**Problem statement:** What is needed is an exact copy of the data below, pictures excluded.

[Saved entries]
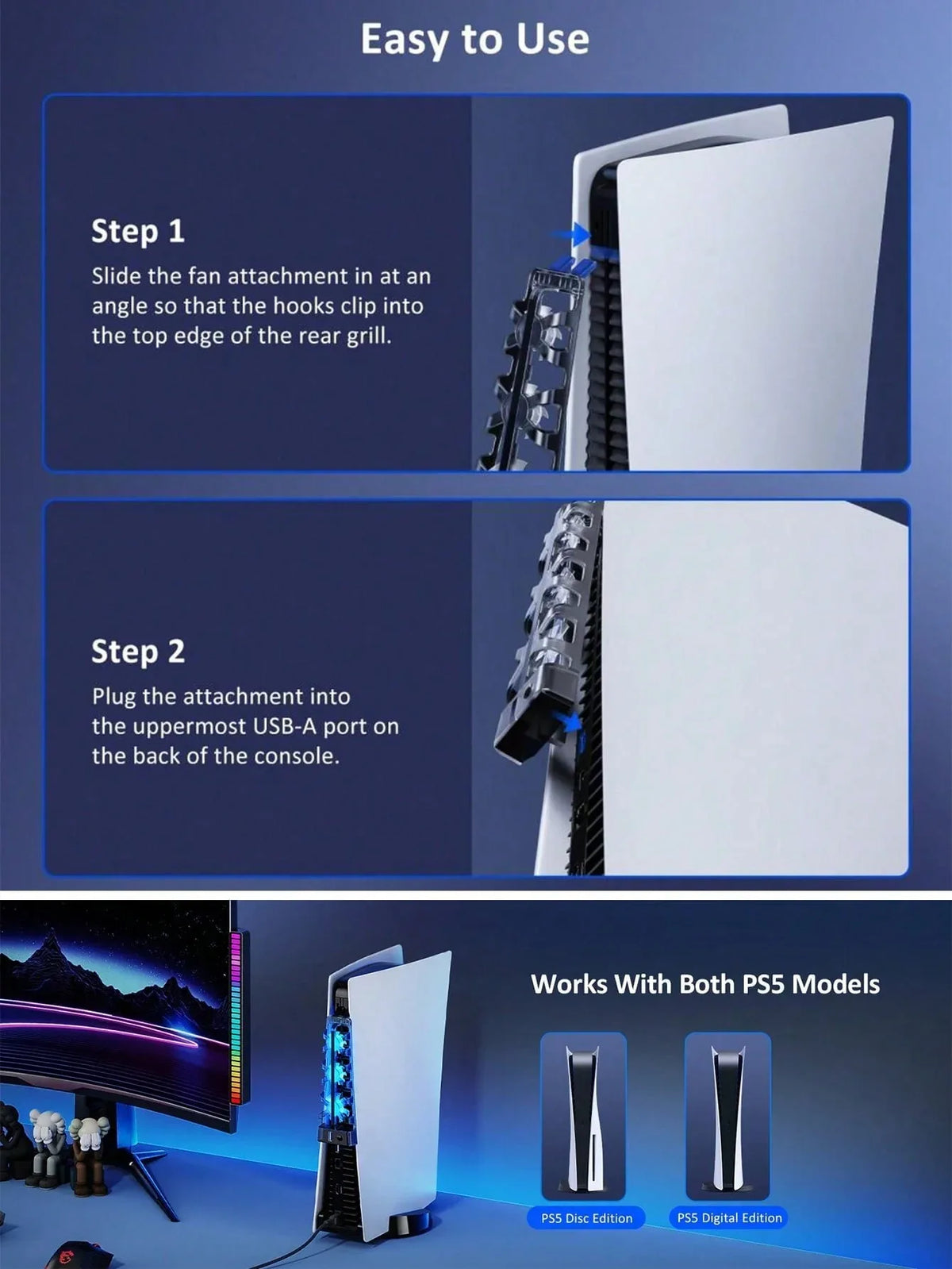 Easy to Use

Step 1
Slide the fan attachment in at an angle so that the hooks clip into the top edge of the rear grill.

Step 2
Plug the attachment into the uppermost USB-A port on the back of the console.

Works With Both PS5 Models

PS5 Disc Edition

PS5 Digital Edition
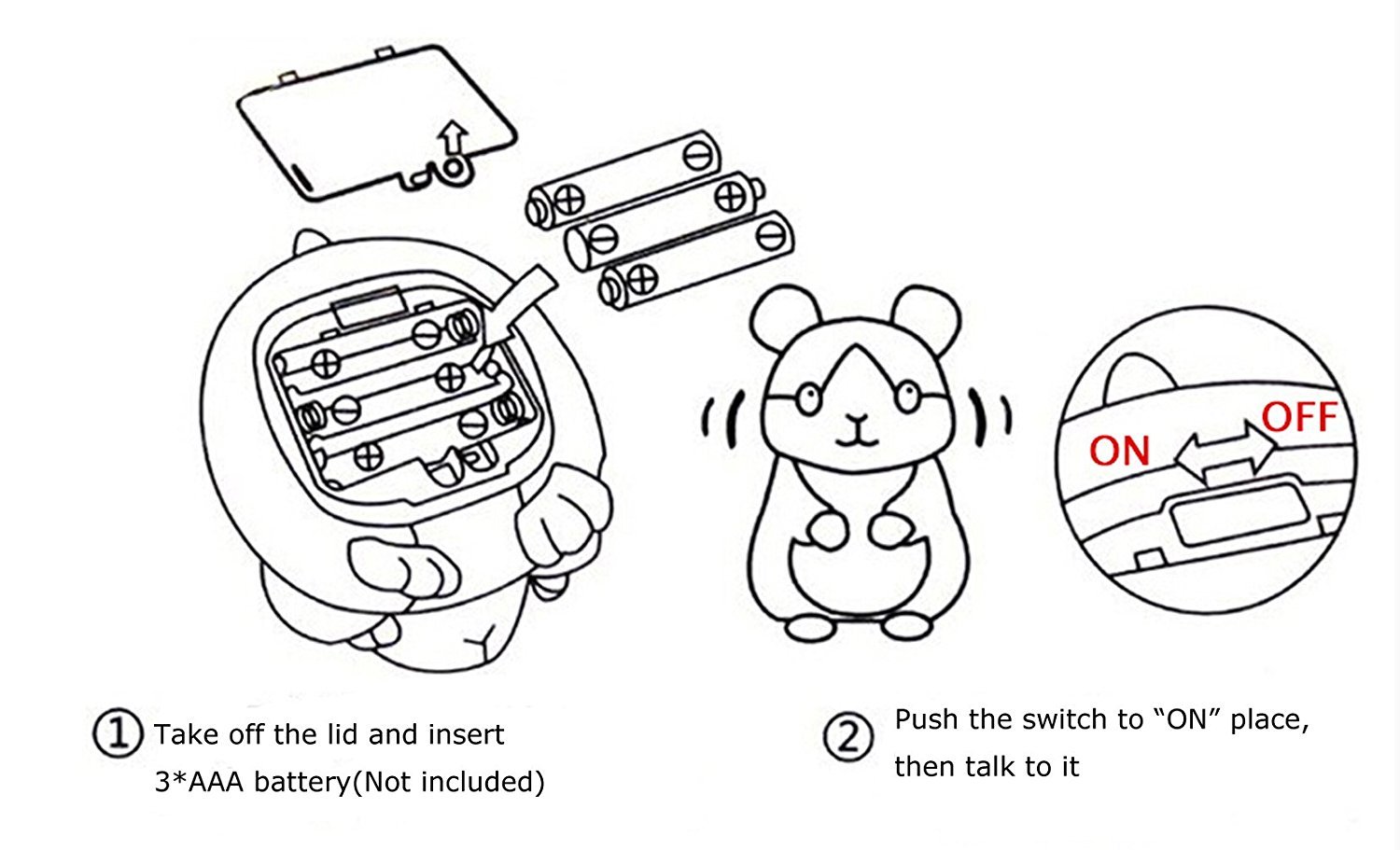 ON

OFF

① Take off the lid and insert 3*AAA battery(Not included)

② Push the switch to “ON” place, then talk to it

**Answer box:**
 Easy to Use

Step 1
Slide the fan attachment in at an angle so that the hooks clip into the top edge of the rear grill.

Step 2
Plug the attachment into the uppermost USB-A port on the back of the console.

Works With Both PS5 Models

PS5 Disc Edition

PS5 Digital Edition
 ON

OFF

① Take off the lid and insert 3*AAA battery(Not included)

② Push the switch to “ON” place, then talk to it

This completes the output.